By Michael P. Tremoglie | Jun 26, 2012

WASHINGTON (Legal Newsline) - The Securities and Exchange Commission on Monday obtained a temporary restraining order and asset freeze against a Utah man and company it alleges operated a $100 million nationwide real estate-based Ponzi scheme.

The complaint filed in U.S. District Court for the District of Utah states Wayne L. Palmer, 57, and his firm, National Note of Utah, told investors their money would be used to buy mortgage notes and real estate assets, or to make real estate loans. More than 600 people invested money.

"Palmer promised double-digit returns at his real estate seminars, where investors learned the hard way about his lies and deceit," said Kenneth Israel, Director of the SEC's Salt Lake City Regional Office.

Palmer allegedly told investors that their money would get a 12 percent return and would be completely secure. He said National Note had a perfect record, having never missed paying principal or interest on its promissory notes.

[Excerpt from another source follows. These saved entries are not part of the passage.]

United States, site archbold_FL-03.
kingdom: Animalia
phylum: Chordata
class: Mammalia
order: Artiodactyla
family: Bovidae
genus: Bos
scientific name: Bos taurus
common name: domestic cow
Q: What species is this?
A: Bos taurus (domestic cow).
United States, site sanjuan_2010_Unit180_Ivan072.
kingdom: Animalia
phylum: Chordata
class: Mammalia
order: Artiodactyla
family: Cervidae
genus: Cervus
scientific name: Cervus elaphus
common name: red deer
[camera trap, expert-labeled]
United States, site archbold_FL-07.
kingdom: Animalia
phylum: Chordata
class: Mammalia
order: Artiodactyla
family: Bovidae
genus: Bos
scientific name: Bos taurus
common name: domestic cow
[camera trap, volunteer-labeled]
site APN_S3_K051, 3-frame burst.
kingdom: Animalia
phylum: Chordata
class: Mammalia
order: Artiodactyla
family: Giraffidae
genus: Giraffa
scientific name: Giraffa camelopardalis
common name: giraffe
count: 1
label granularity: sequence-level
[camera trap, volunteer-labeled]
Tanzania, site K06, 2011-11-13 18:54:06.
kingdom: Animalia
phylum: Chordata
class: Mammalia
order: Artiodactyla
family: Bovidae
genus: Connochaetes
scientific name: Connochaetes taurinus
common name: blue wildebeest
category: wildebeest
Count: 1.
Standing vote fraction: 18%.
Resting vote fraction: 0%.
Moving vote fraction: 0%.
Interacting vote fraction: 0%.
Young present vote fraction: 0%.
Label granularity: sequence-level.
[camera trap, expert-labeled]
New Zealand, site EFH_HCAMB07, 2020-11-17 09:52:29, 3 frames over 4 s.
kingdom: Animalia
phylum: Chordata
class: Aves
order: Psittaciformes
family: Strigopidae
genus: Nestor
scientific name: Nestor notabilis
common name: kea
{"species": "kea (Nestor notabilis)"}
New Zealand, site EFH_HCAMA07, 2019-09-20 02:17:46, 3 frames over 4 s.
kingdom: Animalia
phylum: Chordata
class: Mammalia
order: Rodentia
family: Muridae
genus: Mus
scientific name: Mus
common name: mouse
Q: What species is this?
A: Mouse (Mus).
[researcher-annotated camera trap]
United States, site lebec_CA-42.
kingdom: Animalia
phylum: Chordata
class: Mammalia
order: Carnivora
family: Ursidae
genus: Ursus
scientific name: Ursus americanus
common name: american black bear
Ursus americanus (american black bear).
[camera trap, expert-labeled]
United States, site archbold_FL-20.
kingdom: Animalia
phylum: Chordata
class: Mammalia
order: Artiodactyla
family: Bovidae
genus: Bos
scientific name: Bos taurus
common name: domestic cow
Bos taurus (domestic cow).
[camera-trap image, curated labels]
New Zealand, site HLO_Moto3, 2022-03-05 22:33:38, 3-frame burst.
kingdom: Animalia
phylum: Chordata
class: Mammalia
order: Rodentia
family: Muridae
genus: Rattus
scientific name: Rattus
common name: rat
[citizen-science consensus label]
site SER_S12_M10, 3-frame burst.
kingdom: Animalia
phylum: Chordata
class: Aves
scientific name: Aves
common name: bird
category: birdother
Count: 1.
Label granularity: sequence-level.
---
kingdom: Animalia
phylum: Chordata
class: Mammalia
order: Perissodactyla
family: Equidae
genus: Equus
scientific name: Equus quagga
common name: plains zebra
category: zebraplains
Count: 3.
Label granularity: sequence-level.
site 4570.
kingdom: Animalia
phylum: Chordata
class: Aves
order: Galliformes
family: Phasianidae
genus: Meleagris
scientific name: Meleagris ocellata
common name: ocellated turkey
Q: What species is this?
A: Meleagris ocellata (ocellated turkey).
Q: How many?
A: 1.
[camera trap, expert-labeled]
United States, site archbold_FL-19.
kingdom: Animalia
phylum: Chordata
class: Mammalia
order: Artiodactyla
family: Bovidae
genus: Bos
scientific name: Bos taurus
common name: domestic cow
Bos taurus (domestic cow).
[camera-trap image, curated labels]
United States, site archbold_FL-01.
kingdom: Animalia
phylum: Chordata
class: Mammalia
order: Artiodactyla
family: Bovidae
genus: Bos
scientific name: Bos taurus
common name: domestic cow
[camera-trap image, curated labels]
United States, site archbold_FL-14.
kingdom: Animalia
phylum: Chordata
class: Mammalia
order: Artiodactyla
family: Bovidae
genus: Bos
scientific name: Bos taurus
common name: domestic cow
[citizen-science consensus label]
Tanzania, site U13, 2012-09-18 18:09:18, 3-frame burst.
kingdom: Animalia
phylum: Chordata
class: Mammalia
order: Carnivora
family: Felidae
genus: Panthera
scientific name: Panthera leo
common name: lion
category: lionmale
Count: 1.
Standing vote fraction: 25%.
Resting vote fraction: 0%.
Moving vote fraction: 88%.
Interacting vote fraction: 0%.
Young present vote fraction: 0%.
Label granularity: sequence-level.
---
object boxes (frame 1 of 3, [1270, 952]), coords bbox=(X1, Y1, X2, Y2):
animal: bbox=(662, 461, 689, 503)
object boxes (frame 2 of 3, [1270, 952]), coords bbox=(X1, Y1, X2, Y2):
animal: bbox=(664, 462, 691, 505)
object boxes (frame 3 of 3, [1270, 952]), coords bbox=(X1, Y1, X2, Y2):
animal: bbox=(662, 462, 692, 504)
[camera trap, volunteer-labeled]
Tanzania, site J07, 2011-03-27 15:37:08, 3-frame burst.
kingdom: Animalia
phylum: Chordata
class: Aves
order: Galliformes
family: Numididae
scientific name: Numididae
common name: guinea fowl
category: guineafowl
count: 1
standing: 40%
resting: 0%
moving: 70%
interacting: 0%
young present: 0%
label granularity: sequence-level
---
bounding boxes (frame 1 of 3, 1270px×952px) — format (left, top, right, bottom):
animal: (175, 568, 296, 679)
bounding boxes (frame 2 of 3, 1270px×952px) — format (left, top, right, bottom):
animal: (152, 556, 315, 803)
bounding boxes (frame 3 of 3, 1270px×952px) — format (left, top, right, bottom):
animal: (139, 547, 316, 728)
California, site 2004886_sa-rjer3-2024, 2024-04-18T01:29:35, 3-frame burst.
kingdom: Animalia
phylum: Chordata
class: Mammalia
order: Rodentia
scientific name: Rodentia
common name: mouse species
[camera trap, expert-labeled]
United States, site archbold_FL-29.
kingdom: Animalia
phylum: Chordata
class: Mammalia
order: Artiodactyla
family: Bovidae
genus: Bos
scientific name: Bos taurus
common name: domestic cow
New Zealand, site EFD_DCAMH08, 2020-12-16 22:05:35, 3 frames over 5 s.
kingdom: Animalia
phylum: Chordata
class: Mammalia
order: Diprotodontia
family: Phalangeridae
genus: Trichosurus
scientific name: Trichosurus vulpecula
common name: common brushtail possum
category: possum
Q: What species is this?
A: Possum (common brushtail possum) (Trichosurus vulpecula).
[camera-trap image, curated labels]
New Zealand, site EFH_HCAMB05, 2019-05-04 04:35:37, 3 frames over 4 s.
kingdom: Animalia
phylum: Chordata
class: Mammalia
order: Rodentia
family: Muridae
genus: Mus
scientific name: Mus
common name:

Palmer furnished information to some investors indicating that National Note was financially solid and claimed that investors were guaranteed payment. But according to the SEC, since 2009 National Note would not have been able survive but for the new investor funds that paid the old investors.

According to the complaint, "National Note raised approximately $50,000,000 in an unregistered offering of notes prior to September 2007... National Note carried out a private placement of notes under Rule 506 of Regulation D and provided offerees with a private placement memorandum that included unaudited financial statements for the prior year.

"National Note raised approximately $50,000,000 in this Rule 506 offering, which has been ongoing since 2007. Some of the investors in notes since 2007 are accredited investors. These accredited investors were provided with the PPM. Other investors were unaccredited, and these individuals did not receive the PPM. Instead, Palmer purports to have granted these unaccredited investors a direct security interest in a specific mortgage asset of National Note."